The magic circle firm, one of two co-chairs of a 19-member consortium known as Reynen Court, will trial the platform, which offers curated access to over 90 legal apps.
It claims to “make it easy for law firms and legal departments to run applications either on-premises or within virtual private clouds”.
If the beta launch is successful, further “trials or full deployments” will follow later this year, involving other consortium firms and corporate legal departments.
The move bears out a prediction made earlier this year by a leading US academic that the legal tech industry would consolidate, with a small number of “app stores” accelerating take-up of technology like artificial intelligence (AI) by setting standards for the apps and sorting through a bewildering landscape of products on behalf of buyers.
The other firms involved in the launch are US-based global giants Latham & Watkins – also consortium co-chair – White & Case, Paul Weiss Rifkind Wharton & Garrison, and Orrick.
The consortium’s goal is “to accelerate the adoption of technology in the legal industry and thus bring about fundamental improvements in the costs and quality of services for the benefit of firms, clients and society”.
Users are presented with a control panel through which they can manage subscriptions and view a variety of metrics providing, for example, data on usage and the costs of the software applications deployed.
By curating and centralising the sources of apps available through the platform, the consortium helps guarantee their efficiency, security, compliance, vendor viability, and so on.
Paul Greenwood, Clifford Chance’s chief information officer (CIO), said the platform’s development was ahead of schedule and suggested it would “deliver huge benefits to everyone engaged in the legal tech market”.
Reynen Court revealed that four product managers and 14 engineers built the platform and a “team of domain and security experts” tested the products and their vendors.

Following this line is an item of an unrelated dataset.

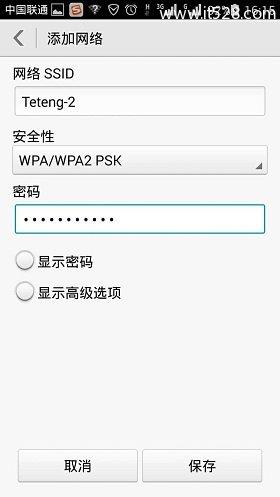 Android安卓手机连接隐藏wifi方法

White & Case’s CIO, Tony Cordeiro, said the platform would reduce the time it took to bring a new technology online, adding: “Our rapid adoption of stable, secure and functionally rich applications will enable our lawyers to deliver better comprehensive service to our clients.”
Ken Heaps, Latham & Watkins’ CIO said its vision was “to accelerate the safe, easy and efficient adoption of a wide range of innovative legal tech”.
Orrick’s chief innovation officer, Wendy Butler Curtis, said technology was “transforming every aspect of legal service delivery” and the platform would “make it easier for clients and law firms to collaborate in using the exciting technologies on the market and under development today”.